TASK: Reproduce, exactly, the lines of the material below from the line containing "RDA Special Topics: Compilations" through the line containing "Seeking God's Glory", with both end lines included and nothing else.

EXERCISE DATA:
■ ■ ■ ■ ■

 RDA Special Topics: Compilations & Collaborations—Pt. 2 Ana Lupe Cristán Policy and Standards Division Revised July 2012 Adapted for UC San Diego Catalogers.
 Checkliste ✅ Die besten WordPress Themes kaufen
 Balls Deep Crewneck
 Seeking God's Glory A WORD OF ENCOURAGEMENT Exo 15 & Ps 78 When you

■ ■ ■ ■ ■

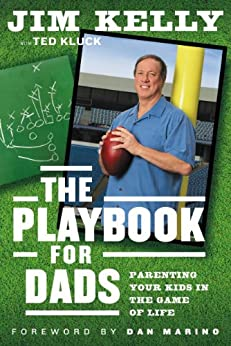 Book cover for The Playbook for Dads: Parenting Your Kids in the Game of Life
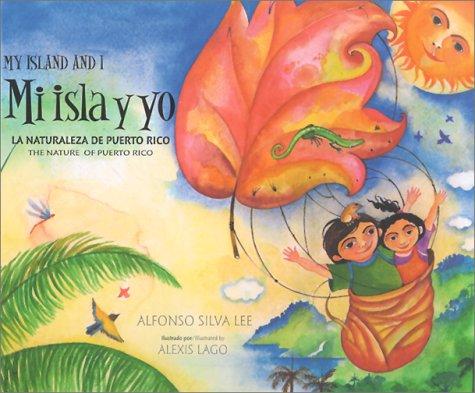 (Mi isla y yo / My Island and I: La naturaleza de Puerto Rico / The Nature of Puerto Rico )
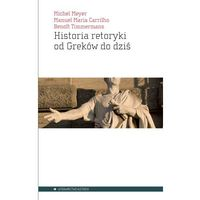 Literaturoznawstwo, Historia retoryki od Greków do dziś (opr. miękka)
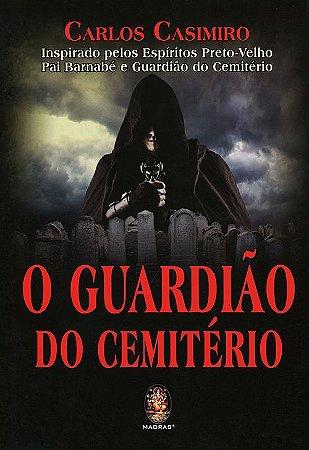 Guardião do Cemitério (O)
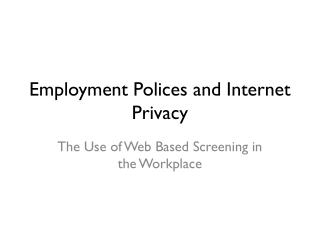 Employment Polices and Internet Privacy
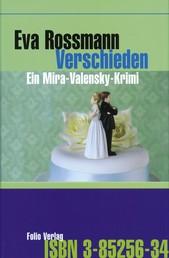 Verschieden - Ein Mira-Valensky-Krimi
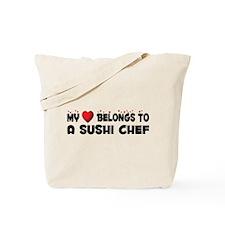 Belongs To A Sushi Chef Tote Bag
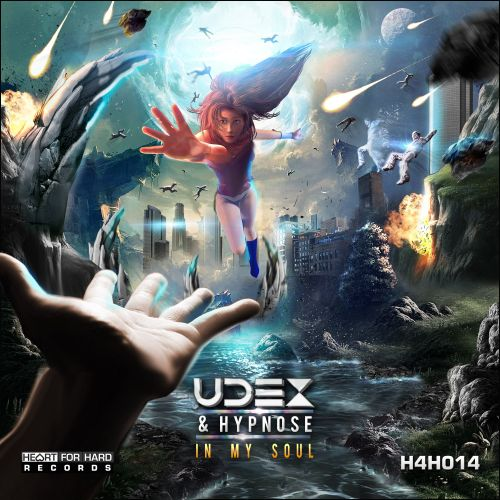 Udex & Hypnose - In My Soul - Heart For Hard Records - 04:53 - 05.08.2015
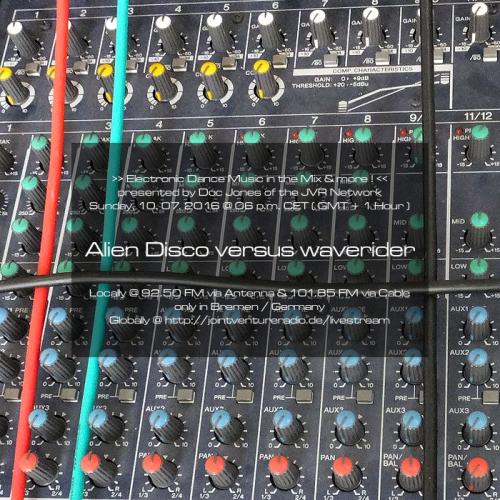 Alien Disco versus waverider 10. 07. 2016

■ ■ ■ ■ ■

EXPECTED OUTPUT:
 RDA Special Topics: Compilations & Collaborations—Pt. 2 Ana Lupe Cristán Policy and Standards Division Revised July 2012 Adapted for UC San Diego Catalogers.
 Checkliste ✅ Die besten WordPress Themes kaufen
 Balls Deep Crewneck
 Seeking God's Glory A WORD OF ENCOURAGEMENT Exo 15 & Ps 78 When you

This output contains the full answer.